In the United States, there exists a valuable commodity called a Foreign Trade Zone (FTZ) and there are about 195 of them nationwide. Goods can be shipped into a USA based FTZ and held there until they are needed (at which point they are released and any necessary duty or tax is paid). The glitch is – since the shop-at-home phenomenon was amplified, FTZ’s are NOT allowed to ship direct to the consumer without paying the duty (tax) – which puts them at a competitive disadvantage to shippers outside of USA borders. This specific problem has alarmed builders of new USA warehousing, and many have considered moving their distribution centers to Canada or Mexico (or even shipping direct from China) – in order to remain competitive in the D-T-C USA marketplace – as being tax and inspection free. The 117th Congress was aware of the problem and had the ability to fix it, but they didn’t and USA warehousing & distribution jobs are being lost. Perhaps the new Republican controlled Congress will take some decisive action to correct this serious issue.

There are many other egregious actions that were also not completed by the last (117th) Congress. There was also their inability to renew the GSP and MTB programs which had expired at the beginning of their two-year term.

GSP stands for the Generalized System of Preferences – a critically important USA trade tool that the Office of the United States Trade Representative (USTR) says: promotes American values and jobs, promotes growth in the developing world, and helps American companies remain competitive. The bill was originally passed 48 years ago and is valued as the oldest and the largest critical international trade program – until (of course) Congress let the GSP clock run out on Jan 1, 2021. The internal “political” argument for non-renewal of GSP was said to be over Democratic insistence on linking GSP renewal to another bill called Trade Adjustment Assistance (TAA) which provides aid to workers who lose their jobs, or whose wages are affected because of increased imports.

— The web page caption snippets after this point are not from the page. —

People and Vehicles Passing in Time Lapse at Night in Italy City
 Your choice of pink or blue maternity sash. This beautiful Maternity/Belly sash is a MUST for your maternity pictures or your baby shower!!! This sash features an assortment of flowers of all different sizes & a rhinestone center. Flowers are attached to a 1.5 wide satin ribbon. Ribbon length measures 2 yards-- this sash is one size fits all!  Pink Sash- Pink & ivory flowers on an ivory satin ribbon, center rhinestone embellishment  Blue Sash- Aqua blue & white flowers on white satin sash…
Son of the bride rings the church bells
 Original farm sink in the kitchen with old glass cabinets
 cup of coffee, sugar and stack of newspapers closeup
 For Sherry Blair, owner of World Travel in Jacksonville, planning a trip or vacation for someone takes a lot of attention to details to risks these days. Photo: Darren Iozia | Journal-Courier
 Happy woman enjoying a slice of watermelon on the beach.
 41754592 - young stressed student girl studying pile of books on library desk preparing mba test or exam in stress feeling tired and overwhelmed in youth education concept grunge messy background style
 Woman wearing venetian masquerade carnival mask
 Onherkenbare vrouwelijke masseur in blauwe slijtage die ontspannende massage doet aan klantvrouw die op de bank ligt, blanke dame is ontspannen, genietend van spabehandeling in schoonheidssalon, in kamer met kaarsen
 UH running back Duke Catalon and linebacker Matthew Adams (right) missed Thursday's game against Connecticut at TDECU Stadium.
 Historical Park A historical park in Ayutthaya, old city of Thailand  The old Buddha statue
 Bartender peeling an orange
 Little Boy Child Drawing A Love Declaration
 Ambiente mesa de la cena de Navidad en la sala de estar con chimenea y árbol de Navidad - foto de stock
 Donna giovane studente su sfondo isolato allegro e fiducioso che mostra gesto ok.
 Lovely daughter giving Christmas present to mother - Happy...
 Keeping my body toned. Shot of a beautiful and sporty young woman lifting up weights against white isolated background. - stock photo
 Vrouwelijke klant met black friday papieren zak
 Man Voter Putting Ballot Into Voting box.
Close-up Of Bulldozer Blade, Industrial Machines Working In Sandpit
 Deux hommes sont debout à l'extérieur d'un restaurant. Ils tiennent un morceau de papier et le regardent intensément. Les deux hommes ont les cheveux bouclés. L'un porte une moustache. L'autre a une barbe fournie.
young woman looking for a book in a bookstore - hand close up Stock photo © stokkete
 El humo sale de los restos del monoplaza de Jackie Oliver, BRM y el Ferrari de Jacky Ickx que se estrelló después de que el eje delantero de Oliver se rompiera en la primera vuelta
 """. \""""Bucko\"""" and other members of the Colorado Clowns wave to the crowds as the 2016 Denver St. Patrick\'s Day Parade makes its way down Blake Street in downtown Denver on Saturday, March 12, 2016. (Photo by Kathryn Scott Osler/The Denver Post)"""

The above mentioned items – de minimis and GSP – are but two of the many serious trade items that Congressional Republicans could get their arms around (if they want to). Unresolved are the Miscellaneous Tariff Bills (MTBs), the early renewal of the African Growth & Opportunity Act (AGOA), the early renewal of Haiti HOPE-HELP, the removal or exclusion of the Trump era tariffs and, of course, the exploration of new trade deals – which has all but ground to a halt – as other countries (like China) have been increasing trade deals.

If Congressional Republicans remain serious about stemming inflation and repairing international commerce – fixing the retail trade issues would be an excellent place to start.

It was the Henry Ford who once said: “You can’t build a reputation on what you are going to do.

In politics – as in trade – reputation is everything, and it is clear that some aggressive corrective trade action by the newly seated 118th Congress would be greatly appreciated by retailers and by the American consumer.